Olá, Betinas! Como vão vocês?

Dizem que um é bom, dois é ótimo, mas três é demais, porém acho que, quando se trata de conteúdos que nos representam, quanto mais, melhor. É com essa premissa que venho espalhar as boas novas: sucessos lançados recentemente – e outros que ainda virão – a respeito do amor entre mulheres em desenhos japoneses – os animes Yuri, como são denominados.

Não se esqueçam de ler os artigos Yuri Love 1 e 2 para entender melhor esse universo único da cultura nipônica.

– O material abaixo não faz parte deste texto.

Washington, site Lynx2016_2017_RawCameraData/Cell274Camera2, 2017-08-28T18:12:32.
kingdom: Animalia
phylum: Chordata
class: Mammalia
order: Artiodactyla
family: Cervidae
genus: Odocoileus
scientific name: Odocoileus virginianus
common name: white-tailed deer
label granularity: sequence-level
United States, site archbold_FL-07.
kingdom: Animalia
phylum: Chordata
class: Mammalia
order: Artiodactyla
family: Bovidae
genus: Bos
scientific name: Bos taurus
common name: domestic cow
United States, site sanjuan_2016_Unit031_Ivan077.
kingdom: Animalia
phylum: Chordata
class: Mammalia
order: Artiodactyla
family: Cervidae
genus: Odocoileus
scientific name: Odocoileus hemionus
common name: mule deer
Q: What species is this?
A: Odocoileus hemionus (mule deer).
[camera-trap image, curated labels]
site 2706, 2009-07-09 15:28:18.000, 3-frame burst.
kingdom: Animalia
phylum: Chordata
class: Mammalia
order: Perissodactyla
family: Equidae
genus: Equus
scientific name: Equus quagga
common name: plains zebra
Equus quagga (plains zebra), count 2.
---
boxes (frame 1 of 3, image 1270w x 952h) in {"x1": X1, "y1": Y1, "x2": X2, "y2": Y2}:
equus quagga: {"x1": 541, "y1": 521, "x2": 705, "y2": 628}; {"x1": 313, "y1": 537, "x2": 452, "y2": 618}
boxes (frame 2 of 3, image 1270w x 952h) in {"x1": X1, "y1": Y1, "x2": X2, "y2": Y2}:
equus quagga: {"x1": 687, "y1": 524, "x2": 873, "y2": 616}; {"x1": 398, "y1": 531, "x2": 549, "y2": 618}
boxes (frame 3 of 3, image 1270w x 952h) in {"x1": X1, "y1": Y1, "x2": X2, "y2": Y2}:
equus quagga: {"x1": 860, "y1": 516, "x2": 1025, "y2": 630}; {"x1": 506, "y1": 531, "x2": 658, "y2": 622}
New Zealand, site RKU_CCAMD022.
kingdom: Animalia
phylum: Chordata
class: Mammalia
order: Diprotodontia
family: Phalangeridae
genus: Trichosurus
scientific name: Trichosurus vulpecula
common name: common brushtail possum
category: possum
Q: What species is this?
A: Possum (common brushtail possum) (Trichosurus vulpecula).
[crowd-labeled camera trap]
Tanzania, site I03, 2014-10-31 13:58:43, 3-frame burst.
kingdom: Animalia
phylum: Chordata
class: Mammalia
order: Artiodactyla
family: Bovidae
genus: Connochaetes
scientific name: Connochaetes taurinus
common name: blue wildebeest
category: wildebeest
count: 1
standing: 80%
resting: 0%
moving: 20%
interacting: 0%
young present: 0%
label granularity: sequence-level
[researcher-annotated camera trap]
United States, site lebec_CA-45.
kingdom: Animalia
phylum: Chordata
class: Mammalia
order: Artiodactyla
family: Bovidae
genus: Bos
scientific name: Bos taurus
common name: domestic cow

E aqui vão as nossas atrações:

 

  • SENGOKU OTOME

Tudo começa quando Hideyoshi, uma colegial dos dias atuais – muito desastrada e pouco interessada nos estudos –, acidentalmente é conduzida para um marco histórico japonês, chamado de período “Sengoku”, época em que os clãs lutavam entre si para demarcar seu território. Nesse tempo – sem Wi-fi, nem fast-food –, Hideyoshi conhece Oda Nobunaga, uma líder forte e imponente que, por alguma razão, acredita precisar da estudante para encontrar uma armadura carmesim e dominar todo o arquipélago. O destaque aqui vai para Mitsuhide, uma guerreira inteligentíssima e tsundere (temperamental), que, secretamente, ama e admira Nobunaga, sua querida líder. Assistam até o fim, pois existem gratas surpresas neste anime, embora não haja conteúdo sexual. OBS: o único “macho” desse desenho é o cachorrinho tarado. Nesta versão do período Sengoku, só existem mulheres. Não que eu esteja reclamando, é claro…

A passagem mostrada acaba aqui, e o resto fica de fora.